#### DATA FOR REVIEW:
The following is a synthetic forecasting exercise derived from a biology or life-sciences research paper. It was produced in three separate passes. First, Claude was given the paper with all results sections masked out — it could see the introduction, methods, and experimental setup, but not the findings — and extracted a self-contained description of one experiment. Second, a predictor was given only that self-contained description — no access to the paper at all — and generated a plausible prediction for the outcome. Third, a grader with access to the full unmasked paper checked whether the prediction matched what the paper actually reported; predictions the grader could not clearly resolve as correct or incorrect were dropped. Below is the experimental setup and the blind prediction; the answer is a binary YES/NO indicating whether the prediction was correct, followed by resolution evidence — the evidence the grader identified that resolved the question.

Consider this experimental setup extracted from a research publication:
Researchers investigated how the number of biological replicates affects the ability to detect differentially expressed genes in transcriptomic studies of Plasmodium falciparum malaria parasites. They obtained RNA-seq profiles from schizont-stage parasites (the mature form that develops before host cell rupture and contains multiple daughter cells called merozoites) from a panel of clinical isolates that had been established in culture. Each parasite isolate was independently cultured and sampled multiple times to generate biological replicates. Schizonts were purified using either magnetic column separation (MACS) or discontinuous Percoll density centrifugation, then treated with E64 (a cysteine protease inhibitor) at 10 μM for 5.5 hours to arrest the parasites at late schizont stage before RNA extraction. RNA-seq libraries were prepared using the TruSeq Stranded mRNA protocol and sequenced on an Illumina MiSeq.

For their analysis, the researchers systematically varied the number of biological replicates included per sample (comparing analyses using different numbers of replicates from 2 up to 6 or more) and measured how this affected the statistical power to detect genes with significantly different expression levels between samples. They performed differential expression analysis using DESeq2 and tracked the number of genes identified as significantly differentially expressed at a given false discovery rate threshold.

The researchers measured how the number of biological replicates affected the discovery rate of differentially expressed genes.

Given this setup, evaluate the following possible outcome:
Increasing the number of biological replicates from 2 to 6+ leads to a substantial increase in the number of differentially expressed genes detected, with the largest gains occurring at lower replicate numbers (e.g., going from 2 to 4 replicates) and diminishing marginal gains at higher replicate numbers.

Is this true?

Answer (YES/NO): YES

#### YOUR INSTRUCTIONS:
Please give all the lines above again, exactly as they read.

#### ANSWER BOX:
The following is a synthetic forecasting exercise derived from a biology or life-sciences research paper. It was produced in three separate passes. First, Claude was given the paper with all results sections masked out — it could see the introduction, methods, and experimental setup, but not the findings — and extracted a self-contained description of one experiment. Second, a predictor was given only that self-contained description — no access to the paper at all — and generated a plausible prediction for the outcome. Third, a grader with access to the full unmasked paper checked whether the prediction matched what the paper actually reported; predictions the grader could not clearly resolve as correct or incorrect were dropped. Below is the experimental setup and the blind prediction; the answer is a binary YES/NO indicating whether the prediction was correct, followed by resolution evidence — the evidence the grader identified that resolved the question.

Consider this experimental setup extracted from a research publication:
Researchers investigated how the number of biological replicates affects the ability to detect differentially expressed genes in transcriptomic studies of Plasmodium falciparum malaria parasites. They obtained RNA-seq profiles from schizont-stage parasites (the mature form that develops before host cell rupture and contains multiple daughter cells called merozoites) from a panel of clinical isolates that had been established in culture. Each parasite isolate was independently cultured and sampled multiple times to generate biological replicates. Schizonts were purified using either magnetic column separation (MACS) or discontinuous Percoll density centrifugation, then treated with E64 (a cysteine protease inhibitor) at 10 μM for 5.5 hours to arrest the parasites at late schizont stage before RNA extraction. RNA-seq libraries were prepared using the TruSeq Stranded mRNA protocol and sequenced on an Illumina MiSeq.

For their analysis, the researchers systematically varied the number of biological replicates included per sample (comparing analyses using different numbers of replicates from 2 up to 6 or more) and measured how this affected the statistical power to detect genes with significantly different expression levels between samples. They performed differential expression analysis using DESeq2 and tracked the number of genes identified as significantly differentially expressed at a given false discovery rate threshold.

The researchers measured how the number of biological replicates affected the discovery rate of differentially expressed genes.

Given this setup, evaluate the following possible outcome:
Increasing the number of biological replicates from 2 to 6+ leads to a substantial increase in the number of differentially expressed genes detected, with the largest gains occurring at lower replicate numbers (e.g., going from 2 to 4 replicates) and diminishing marginal gains at higher replicate numbers.

Is this true?

Answer (YES/NO): YES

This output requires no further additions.